Она потеряла к нему интерес в одночасье, будто щелкнул выключатель, пала тьма, и не видела она больше его, не вполне понимала, чего хочет от нее этот краснорожий мужик, зачем пришел, хотя было уговорено, что по возможности он забирает сына к себе, что он и делал, сам по возможности часто сдавая ребенка своей матери, потому что мать сильно просила, а у него, как раз кстати, было много дел – и раз, и два – вторая жена его родила сына, еще через два года появилась дочь, а в школе у него была еще одна женщина, которая зазывала к себе на кофе, желания привязать к себе не имея, а еще была, конечно, работа: он был физруком по образованию, но выдвинулся в завучи, обнаружив в себе задатки управленца, умея важным казаться, знающим, и таковым становясь.

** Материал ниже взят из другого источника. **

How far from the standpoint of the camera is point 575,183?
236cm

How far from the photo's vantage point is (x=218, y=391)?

Он был занят, а мать его, как и все, баловала внука. Годами курсируя в четырехугольнике меж отцом и матерью, меж бабкой одной и другой бабкой, пучеглазый светловолосый мальчик научился жаловаться всем на всех, всюду вызывать сочувствие, выторговывать себе новые свободы. Криклив он был, невоспитан – и школа, как ни надеялись те или эти, его не изменила. Он только пуще таращил глаза, большие яблоки.

Конец ознакомительного фрагмента.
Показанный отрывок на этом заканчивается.